Эти рассуждения были прерваны криком Веры Николаевны, со стуком распахнувшей дверь дома:
— Париж взят!
…Целый час Бунин не отходил от «Дюкрете». Ставшая вновь свободной от гитлеровцев, парижская радиостанция без конца повторяла сенсационные подробности: пятьдесят тысяч бойцов движения Сопротивления при поддержке парижан «овладели французской столицей, нацисты спасаются бегством»!
— Аля, вперед — в нашу незапланированную прогулку! — воскликнул, сияя счастьем, Бунин. — Верочка, милая, давай откроем «Камю»… ну, давнюю заначку. Сама понимаешь, такое замечательное событие!
Они спустились в город. Здесь вовсю шло ликование. Песни, смех, танцы — повсюду, на каждом шагу.
Бунина сразу узнали. Какая-то красавица в расшитой цветами юбке громко крикнула:
— Вив ля Русси, вив Сталин! — и запечатлела на губах нобелевского лауреата смачный поцелуй.
Лауреат расцвел еще больше:
— Ах, хороша! Мне бы десяток лет скинуть, не ушла бы она от меня! Пора пропустить еще по рюмочке.
Он толкнул старинную дубовую дверь, и спутники очутились в приятной сумрачной прохладе. Знакомый хозяин кабачка, куда в лучшие годы Бунин частенько наведывался, стал тискать его в объятиях, упираясь в писателя большим животом, опоясанным синим передником:
— Какую рюмочку, месье лауреат! Спрячьте ваши франки. Сегодня все бесплатно, сегодня угощаю я сам!
…Праздник вышел славным.
Бахрах нежно поддерживал патрона, стремившегося ступать твердо. Тот громко и колоратурно вновь затягивал «Гром победы», затем «Взвейтесь, соколы, орлами», а на близких подступах к «Жаннет» вдруг перешел на почти забытое, петое в голодной и страшной Москве восемнадцатого года у Станиславского (уже шесть лет лежавшего на Новодевичьем) «Боже, царя храни…».

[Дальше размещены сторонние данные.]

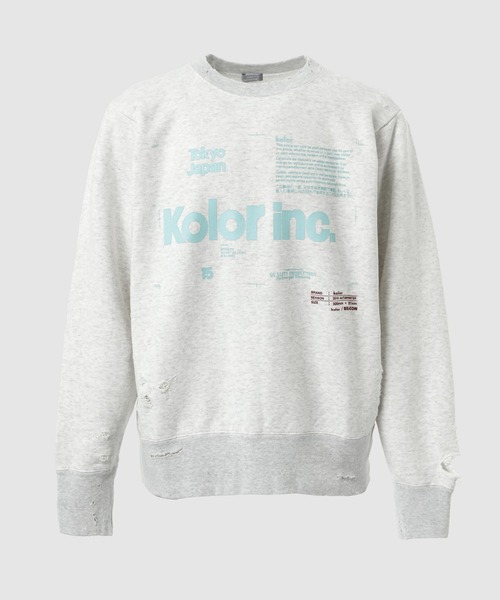 kolor BEACON(カラービーコン)の「BJ4304 25WBT06234(スウェット・メンズ・その他/その他1/その他2・2/3)」の2枚目の写真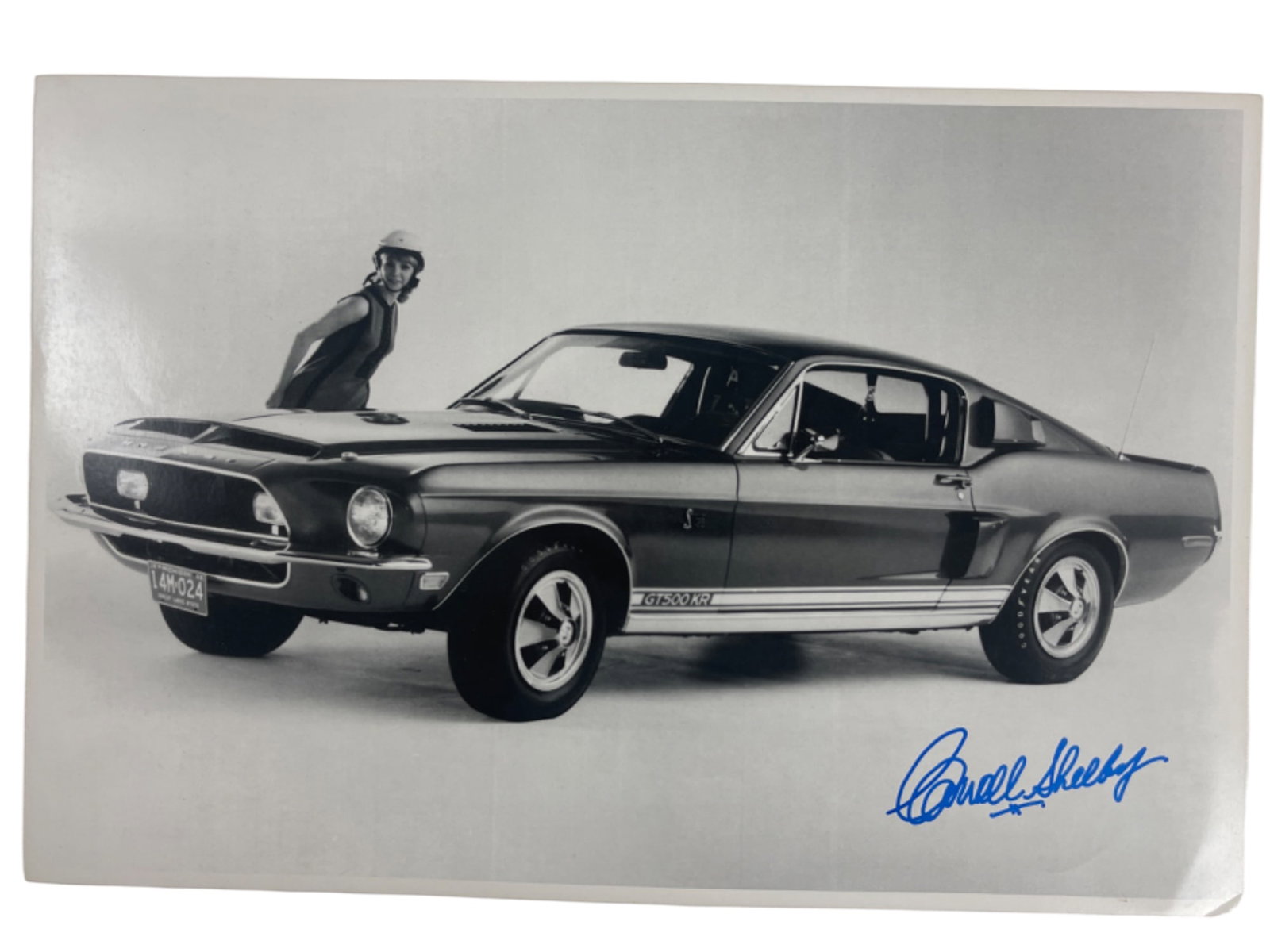 Carroll Shelby Signed Photograph 18X12 (1 of 3)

Хотя на поверхностный взгляд этот чудесный гимн никакой связи с нынешним праздником не имел.
— В Париж! На Яшкинскую улицу желаю! — то и дело повторял теперь Бунин.

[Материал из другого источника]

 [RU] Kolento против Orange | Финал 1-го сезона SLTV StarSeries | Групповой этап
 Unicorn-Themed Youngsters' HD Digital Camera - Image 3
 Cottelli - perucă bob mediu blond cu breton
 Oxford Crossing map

Но на берега Сены пока попасть было сложно по двум причинам. Отступая, немцы взорвали все мосты, какие не успели разрушить английские и американские летчики. Так что железнодорожное сообщение было восстановлено не сразу.
Другая причина — в бунинской квартире временно поселился некто со звучной фамилией Граф. И пока что он не мог (или не хотел) покидать обжитое помещение.
И когда в конце октября железная дорога вдоль побережья заработала, пришла трогательная минута прощания — Бахрах двинулся в Париж.
— До скорой встречи, мой друг! У меня ощущение, что мы с вами прожили под крышей «Жаннет» не четыре года, а целую жизнь.
Они пропустили на посошок по маленькой рюмке спирта, разведенного малиновым сиропом, еще раз обнялись.
Бахрах сдавленным голосом проговорил:
— Спасибо, за все спасибо…
— Это вам, Александр Васильевич, я очень благодарен. Вы скрасили эти страшные годы.
Через три дня окольным путем Бахрах добрался до столицы.
Бунину предстояло провести в Грасе еще одну холодную и скучную зиму.